Saturday, 12 May 1979 was quite a day for a nine-year-old Arsenal fan to be alive. Having taken the fateful plunge 18 months’ earlier and made the brave decision to follow unfashionable Gunners, I had stood defiant amid the constant derision of fellow Belfast classmates whose loyalties lay with the two most fashionable sides from Lancashire. However, the FA Cup final that year catapulted me into the stratospheres of sheer ecstasy. Being Arsenal, it was not easy – it never was. Cruising 2-0, Terry Neill’s side were caught napping late on as a goal by the injured Gordon McQueen was followed by a cruel equaliser by Sammy McIlroy. For me, that goal happened in very, very slow motion. John Motson’s gleeful and overly animated commentary (“McIlroy’s through; McIlroy’s through; and McIlroy, has done it!”) still lurks painfully in my mind somewhere and comes back occasionally to haunt and taunt me in my quieter moments.

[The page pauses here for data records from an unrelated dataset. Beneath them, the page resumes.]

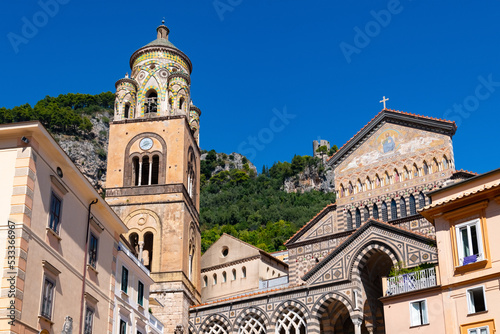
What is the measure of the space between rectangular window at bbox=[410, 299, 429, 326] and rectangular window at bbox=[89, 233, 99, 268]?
10443 millimetres

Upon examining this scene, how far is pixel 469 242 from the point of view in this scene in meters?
21.0

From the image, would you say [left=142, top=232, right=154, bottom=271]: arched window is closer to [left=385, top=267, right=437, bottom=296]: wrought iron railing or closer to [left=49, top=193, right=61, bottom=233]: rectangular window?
[left=385, top=267, right=437, bottom=296]: wrought iron railing

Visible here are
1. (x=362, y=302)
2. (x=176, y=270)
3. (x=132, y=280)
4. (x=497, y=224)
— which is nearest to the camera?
(x=497, y=224)

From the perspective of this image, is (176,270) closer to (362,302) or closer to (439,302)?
(362,302)

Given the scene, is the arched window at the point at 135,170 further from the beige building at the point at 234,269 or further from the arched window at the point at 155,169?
the beige building at the point at 234,269

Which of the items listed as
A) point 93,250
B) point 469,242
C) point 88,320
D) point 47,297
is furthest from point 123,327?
point 469,242

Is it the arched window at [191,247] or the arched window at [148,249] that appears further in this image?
the arched window at [191,247]

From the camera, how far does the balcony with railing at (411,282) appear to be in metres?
22.1

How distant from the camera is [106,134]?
91438 millimetres

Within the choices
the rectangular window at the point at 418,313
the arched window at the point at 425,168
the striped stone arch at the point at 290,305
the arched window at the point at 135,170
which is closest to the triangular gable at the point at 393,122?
the arched window at the point at 425,168

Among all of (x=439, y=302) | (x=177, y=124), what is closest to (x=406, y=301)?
(x=439, y=302)

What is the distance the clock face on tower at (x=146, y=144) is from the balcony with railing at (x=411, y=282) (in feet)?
67.6

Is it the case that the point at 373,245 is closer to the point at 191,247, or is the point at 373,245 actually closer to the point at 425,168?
the point at 425,168

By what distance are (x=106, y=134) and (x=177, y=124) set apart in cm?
5290
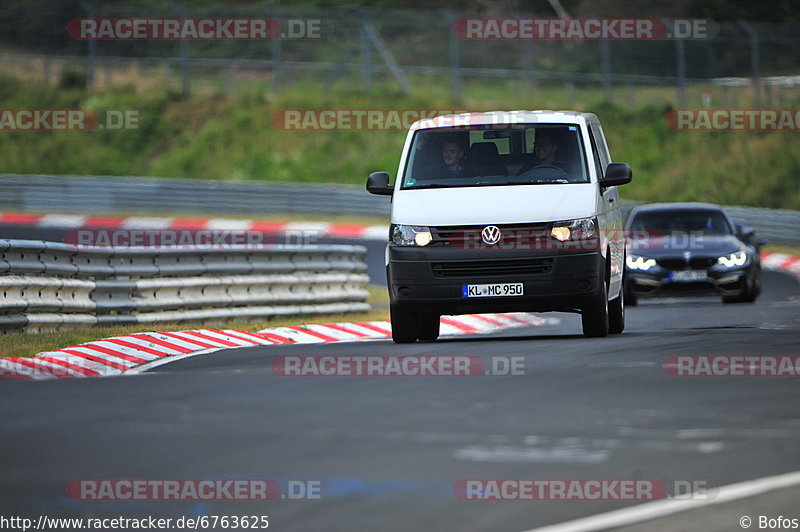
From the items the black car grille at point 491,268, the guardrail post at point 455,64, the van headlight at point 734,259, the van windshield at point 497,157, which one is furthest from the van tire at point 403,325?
the guardrail post at point 455,64

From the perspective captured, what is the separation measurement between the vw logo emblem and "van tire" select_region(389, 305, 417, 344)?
983mm

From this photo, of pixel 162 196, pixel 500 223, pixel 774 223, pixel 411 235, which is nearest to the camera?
pixel 500 223

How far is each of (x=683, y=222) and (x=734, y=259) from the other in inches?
45.0

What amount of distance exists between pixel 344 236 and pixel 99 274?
19.2 metres

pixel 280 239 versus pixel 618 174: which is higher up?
pixel 618 174

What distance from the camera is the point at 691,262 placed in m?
20.7

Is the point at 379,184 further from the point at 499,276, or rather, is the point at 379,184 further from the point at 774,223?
the point at 774,223

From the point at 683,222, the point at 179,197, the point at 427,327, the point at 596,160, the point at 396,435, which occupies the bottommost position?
the point at 427,327

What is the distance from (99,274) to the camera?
16.7 m

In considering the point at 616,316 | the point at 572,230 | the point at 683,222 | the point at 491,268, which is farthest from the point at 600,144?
the point at 683,222

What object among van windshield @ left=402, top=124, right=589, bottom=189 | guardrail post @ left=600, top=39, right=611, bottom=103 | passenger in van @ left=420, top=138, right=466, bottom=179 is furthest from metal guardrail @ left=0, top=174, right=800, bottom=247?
passenger in van @ left=420, top=138, right=466, bottom=179

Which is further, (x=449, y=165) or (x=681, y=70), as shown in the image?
(x=681, y=70)

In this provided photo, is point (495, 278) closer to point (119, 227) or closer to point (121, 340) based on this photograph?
point (121, 340)

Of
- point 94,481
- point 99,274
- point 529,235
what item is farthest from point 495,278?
point 94,481
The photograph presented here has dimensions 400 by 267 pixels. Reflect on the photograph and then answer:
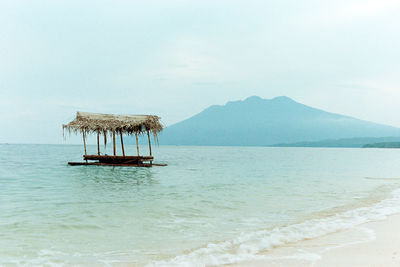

However, enough of the despondency and despair. We all know what happened next as Alan Sunderland replaced the anguish with blissful joy to see the Gunners home 3-2. The tears I had bravely fought back during the 60 seconds between Sammy’s equaliser and Alan’s winner seeped silently over the back of my fingers as I tried bravely to convince my mother and father that I wasn’t crying. Yes, almost forty years on, I’ll admit I cried. It had all just been too much to take in on a day that that proved to me that there was indeed a God in Heaven and a Guardian Angel on my shoulder.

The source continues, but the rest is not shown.